I looked around the field. There must have been thirty or forty men at work. ‘So this is all of them?’

‘Dear gods! Of course it’s not!’ He looked at me appalled. ‘I’d forgotten that. I have sent another half a dozen up there to the estate.’ He raised an apologetic brow at me. ‘I know that my instructions did not allow for that, but I had to do something useful with them and I thought there’d be no harm. Just some of the youngest and the oldest who couldn’t dig all day. I sent them to do slightly lighter jobs – pruning, mending hedges and that sort of thing – though they’re not working near the villa, I made sure of that.’ He gazed into my face. ‘You think that something awful might have befallen them, as well?’

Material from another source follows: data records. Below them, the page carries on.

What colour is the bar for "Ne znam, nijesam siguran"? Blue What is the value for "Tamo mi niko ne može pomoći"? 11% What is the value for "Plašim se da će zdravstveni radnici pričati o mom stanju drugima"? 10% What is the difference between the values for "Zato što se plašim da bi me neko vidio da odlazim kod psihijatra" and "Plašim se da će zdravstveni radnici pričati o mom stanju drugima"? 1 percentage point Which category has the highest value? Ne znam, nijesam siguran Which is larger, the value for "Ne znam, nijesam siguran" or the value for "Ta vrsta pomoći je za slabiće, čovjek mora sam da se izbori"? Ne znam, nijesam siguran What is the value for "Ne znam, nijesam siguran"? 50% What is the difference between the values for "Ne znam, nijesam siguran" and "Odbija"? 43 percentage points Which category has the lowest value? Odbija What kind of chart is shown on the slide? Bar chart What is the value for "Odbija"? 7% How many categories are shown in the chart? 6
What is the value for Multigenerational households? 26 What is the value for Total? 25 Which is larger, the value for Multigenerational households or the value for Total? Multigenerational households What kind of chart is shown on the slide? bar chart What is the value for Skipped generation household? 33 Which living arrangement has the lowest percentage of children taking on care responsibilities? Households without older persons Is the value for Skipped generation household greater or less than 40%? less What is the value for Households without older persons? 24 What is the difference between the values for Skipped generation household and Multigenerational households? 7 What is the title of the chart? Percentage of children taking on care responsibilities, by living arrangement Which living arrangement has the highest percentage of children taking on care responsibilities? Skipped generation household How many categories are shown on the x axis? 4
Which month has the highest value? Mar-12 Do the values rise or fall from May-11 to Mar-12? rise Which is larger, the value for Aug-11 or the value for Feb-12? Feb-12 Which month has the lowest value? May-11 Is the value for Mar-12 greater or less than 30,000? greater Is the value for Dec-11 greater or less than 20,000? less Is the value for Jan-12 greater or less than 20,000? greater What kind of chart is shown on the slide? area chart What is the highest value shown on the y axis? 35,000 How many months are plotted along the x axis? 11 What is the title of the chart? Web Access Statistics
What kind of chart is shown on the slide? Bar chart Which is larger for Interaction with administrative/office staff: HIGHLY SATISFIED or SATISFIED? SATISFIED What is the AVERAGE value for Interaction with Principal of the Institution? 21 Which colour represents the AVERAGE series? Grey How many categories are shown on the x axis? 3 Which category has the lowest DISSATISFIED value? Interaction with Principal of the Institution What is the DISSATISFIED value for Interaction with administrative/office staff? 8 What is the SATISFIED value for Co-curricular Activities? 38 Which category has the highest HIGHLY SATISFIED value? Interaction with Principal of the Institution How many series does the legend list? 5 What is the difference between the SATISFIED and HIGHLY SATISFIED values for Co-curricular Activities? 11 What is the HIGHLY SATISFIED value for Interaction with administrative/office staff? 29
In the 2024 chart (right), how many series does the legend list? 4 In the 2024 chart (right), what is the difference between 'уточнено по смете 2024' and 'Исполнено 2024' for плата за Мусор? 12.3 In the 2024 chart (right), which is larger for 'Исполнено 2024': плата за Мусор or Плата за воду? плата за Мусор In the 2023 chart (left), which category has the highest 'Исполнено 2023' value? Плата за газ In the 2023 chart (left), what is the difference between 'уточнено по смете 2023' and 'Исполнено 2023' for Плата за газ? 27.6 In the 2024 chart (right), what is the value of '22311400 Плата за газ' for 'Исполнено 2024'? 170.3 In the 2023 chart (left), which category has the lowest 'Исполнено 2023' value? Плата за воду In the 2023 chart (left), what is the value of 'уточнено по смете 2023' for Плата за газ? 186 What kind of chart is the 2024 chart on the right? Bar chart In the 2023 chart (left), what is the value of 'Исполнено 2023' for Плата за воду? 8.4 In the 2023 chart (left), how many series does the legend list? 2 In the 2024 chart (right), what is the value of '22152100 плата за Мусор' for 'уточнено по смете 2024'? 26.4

‘I doubt it,’ I told him. ‘I think all this happened yesterday. But perhaps we should go up there and see, in any case.’ He was looking so stricken that I was moved to add, ‘If they were working nearer to the villa at the time, it is possible that they have useful information to impart – for instance, if any tradesmen or visitors arrived, at the back gate in particular. As it happened, I saw somebody myself, some sort of patrician in a travelling coach. But I think the slaughter had already taken place, because I know the caller got no answer at the gate.’

My efforts to divert his thoughts had been successful, it appeared. He frowned. ‘Who was that, I wonder. Someone from abroad? All Marcus’s acquaintances know that he’s away.’ He raised a brow at me. ‘Maybe the owner of that house in Gaul?’